Since Daniel's death, officers have been given further guidance on being more child-focussed when called to incidents of domestic abuse. It is our responsibility to ensure that the children are safe and well both physically and emotionally and not accept the word of a parent if they claim a child is not affected by domestic abuse.
The Serious Case Review highlights that our response to domestic abuse incidents is generally good, but the report also raised the lack of consistency in dealing with separate domestic abuse reports and in risk assessing each incident. We accept there needs to be a more holistic approach when dealing with multiple incidents involving domestic abuse, in particular where children reside. Prior to the publication of the report improvements have and continue to be made by the Force in this area.
Our sympathies remain with Daniel's wider family.''
Statement from University Hospital of Coventry and Warwickshire NHS Trust:
Andy Hardy, Chief Executive Officer of University Hospitals Coventry and Warwickshire NHS Trust said: "What happened to Daniel Pelka was horrendous and although rare, this does not make it any less upsetting.
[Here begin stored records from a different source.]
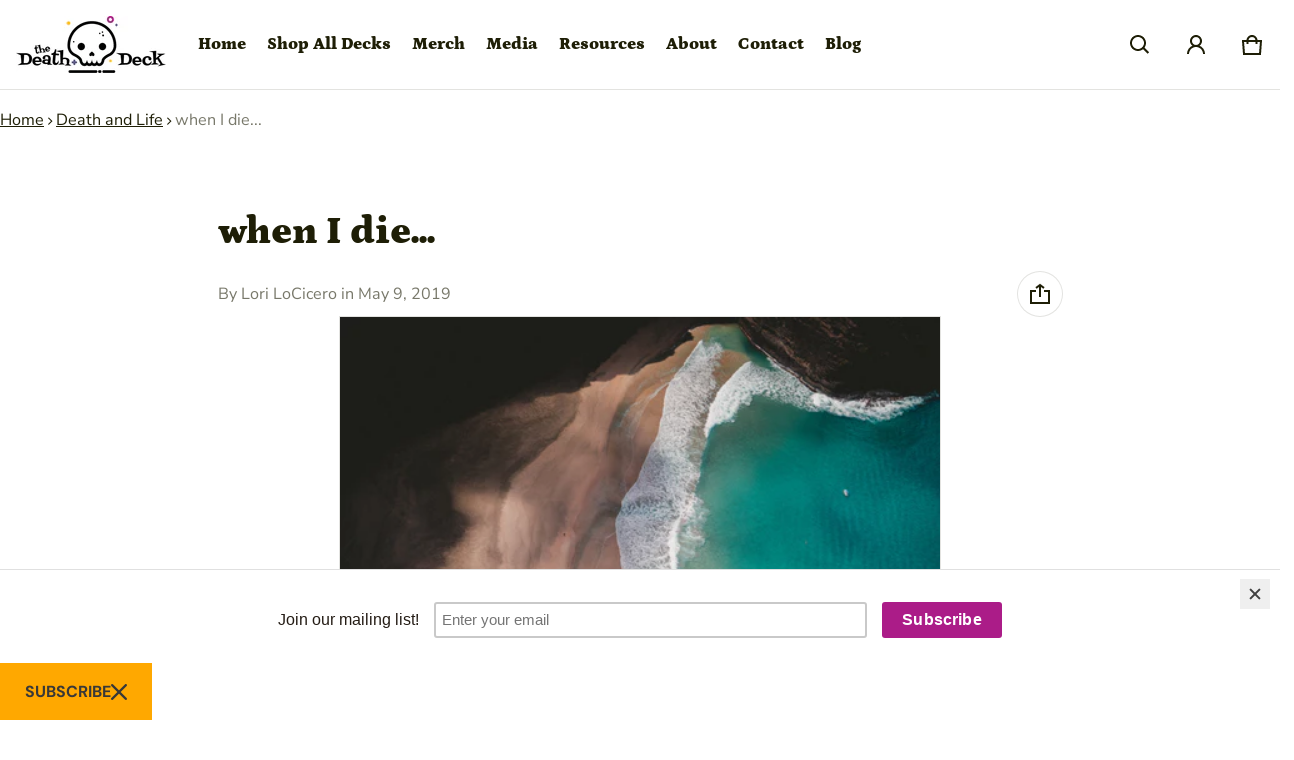

--- FILE ---
content_type: text/css
request_url: https://thedeathdeck.com/cdn/shop/t/10/assets/custom.css?v=23218846118992539231749320180
body_size: -489
content:
#shopify-section-template--23403652677666__image_with_text_VjVLGf .color-scheme-1, #shopify-section-template--23403652677666__hero_image_with_text_gdGPrY .color-scheme-1 {
  background: url("https://thedeathdeck.com/cdn/shop/t/1/assets/the-death-deck-site-background.png?v=44236977774971923351534562778")!important;
}

.ts-default {
text-shadow:none!important}

:root {
  --font-heading-size: 1.00; /* override here */
}

--- FILE ---
content_type: text/javascript
request_url: https://thedeathdeck.com/cdn/shop/t/10/assets/read-more.js?v=150405307480889621221742597999
body_size: -61
content:
if(!customElements.get("sht-read-more")){class a extends HTMLElement{constructor(){super(),this.$=this.querySelector.bind(this),this.text=this.textContent,this.modifiedText="",this.properties=JSON.parse(this.dataset.readMoreProperties)}bindEventHandlers(){var e;this.properties.isEnabled&&(e=this.$(".js-read-more-btn"))&&e.addEventListener("click",function(e){e.preventDefault(),this.innerHTML=this.text,this.classList.add("read-more--open"),this.classList.remove("read-more--close")}.bind(this))}connectedCallback(){this.properties.isEnabled&&(this.limitWords(),this.innerHTML=this.modifiedText,this.bindEventHandlers()),this.toggleAttribute("hidden",!1)}limitWords(){let t=this.text.replace(/<[^>]*>/g," ").trim(),s=t.match(/\S+/g);var e=` <button type="button" class="js-read-more-btn read-more btn btn-link">${this.properties.readMoreText}</button>`;if(s&&s.length>this.properties.wordLimit){t=t.split(/\s+/,this.properties.wordLimit);var i=this.text.replace(/></g,"> <").split(/\s+/);s=[];for(let e=0;e<i.length&&t.length;e++){var r=i[e],a=r.replace(/<[^>]*>/g,"").replace(/^[^>]*>/g,"").replace(/<[^>]*$/g,"");0!==t.indexOf(a)&&0!==t.indexOf(a.replace(/\W+/g,""))||t.splice(0,1),s.push(r)}var o=(s=s.join(" ").replace(/ >/g,">").replace(/< /g,"<")+"...").match(/<[^>]*>/g);if(o){let i=[];o.forEach(t=>{if(!t.match(/\/>$/)){let e=t.match(/^<([a-zA-Z0-9\-_]+)/);return e?i.push(e[1].toLowerCase()):(e=t.match(/^<\/([a-zA-Z0-9\-_]+)>/))&&e[1].toLowerCase()===i[i.length-1]?i.pop():void 0}}),i.length&&i.reverse().forEach(e=>{s+=`</${e}>`})}this.classList.add("read-more--close"),this.modifiedText=s+e}else this.modifiedText=this.text}}customElements.define("sht-read-more",a)}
"On the occasions when Daniel and his mother were treated at UHCW we engaged, as appropriate, with agencies involved in child protection.
"In 2011 when Daniel attended with a suspected non-accidental injury our staff had concerns about this which they referred appropriately and as a result a case conference was held. At this conference it was decided from the combined assessment using information from all agencies that the mother's explanation was possible. We recognise that this was part of the complex jigsaw of incidents related to Daniel and accept the recommendations in the Serious Case Review related to further challenge.
"Following Daniel's death we have been working closely with the safeguarding team at Coventry City Council on the recommendations for us, which we fully accept. And we will continue to audit our processes to make sure that we remain fully compliant with the recommendations of the report. Sadly it is clear that even with these recommendations in place at UHCW; these alone would not have prevented Daniel's death.
"Our deepest sympathies continue to be with Daniel's family at this time."